25 ml olio extra vergine di oliva;
1 l acqua;
1 mazzo di foglie delle carote;
1 piccola cipolla;
4 foglie di salvia (anche essiccate);
sale;
1 pizzico di cannella in polvere (fac.);
2 gallette di riso integrale

Ho preso le carote, le ho separate dalle foglie e le ho lavate benissimo strofinandole sotto l’acqua corrente, quindi le ho tagliate a tocchetti. Ho pulito con cura il porro, l’ho atteffato e l’ho fatto rosolare in una pentola capiente a fondo spesso con l’olio. Quindi ho aggiunto le carote e le ho fatte insaporire. Ho coperto il tutto con l’acqua e ho fatto cuocere finché le carote non si sono ammorbididite. Ho aggiunto il sale quando ha iniziato a bollire.

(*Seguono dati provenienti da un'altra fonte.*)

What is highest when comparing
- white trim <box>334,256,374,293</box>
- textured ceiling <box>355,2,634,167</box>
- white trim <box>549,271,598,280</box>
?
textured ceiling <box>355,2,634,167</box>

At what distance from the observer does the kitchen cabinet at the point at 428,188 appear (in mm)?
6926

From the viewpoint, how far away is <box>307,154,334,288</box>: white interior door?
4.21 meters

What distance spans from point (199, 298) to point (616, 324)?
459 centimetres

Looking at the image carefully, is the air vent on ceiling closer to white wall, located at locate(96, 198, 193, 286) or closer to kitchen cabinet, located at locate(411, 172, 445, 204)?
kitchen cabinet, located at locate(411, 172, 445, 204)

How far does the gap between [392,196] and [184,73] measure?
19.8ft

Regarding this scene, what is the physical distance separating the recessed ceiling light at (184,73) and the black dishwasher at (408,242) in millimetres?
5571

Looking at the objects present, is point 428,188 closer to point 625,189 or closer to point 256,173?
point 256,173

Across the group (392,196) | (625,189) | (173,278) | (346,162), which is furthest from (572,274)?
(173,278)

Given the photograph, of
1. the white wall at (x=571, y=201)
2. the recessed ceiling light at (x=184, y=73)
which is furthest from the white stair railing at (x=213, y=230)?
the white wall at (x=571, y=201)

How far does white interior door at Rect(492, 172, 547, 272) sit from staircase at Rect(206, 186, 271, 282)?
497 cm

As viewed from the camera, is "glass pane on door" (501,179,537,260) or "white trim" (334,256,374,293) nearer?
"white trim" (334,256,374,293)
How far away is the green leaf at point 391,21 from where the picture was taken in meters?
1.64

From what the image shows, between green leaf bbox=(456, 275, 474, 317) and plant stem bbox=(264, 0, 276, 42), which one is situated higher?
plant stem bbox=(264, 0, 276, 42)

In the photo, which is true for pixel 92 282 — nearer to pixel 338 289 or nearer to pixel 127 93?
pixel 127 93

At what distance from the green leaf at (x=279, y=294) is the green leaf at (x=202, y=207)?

Nel frattempo ho preparato un soffritto con parte dell’olio, la cipolla tagliata finemente, le foglie di salvia e delle carote sminuzzate – e ho tenuto da parte 4 rametti interi che ho poi usato come decorazione.
Quando la cipolla si è colorata ho aggiunto le gallette di riso sbriciolate mantenendo il fuoco vivo finché non hanno assorbito tutto l’olio, quindi ho aggiunto un pizzico di cannella.
Con un frullatore a immersione ho passato le carote assieme al loro brodo e ho “inciotolato”.
Quindi, per decorare il piatto ho aggiunto un cucchiaio di gallette aromatiche in ciascun piatto e ho decorato con le foglie di carote fritte in un po’ d’olio.

SuperMegaBuona!
Così come buono sarà il vostro 100% Gluten Free (fri)Day!!!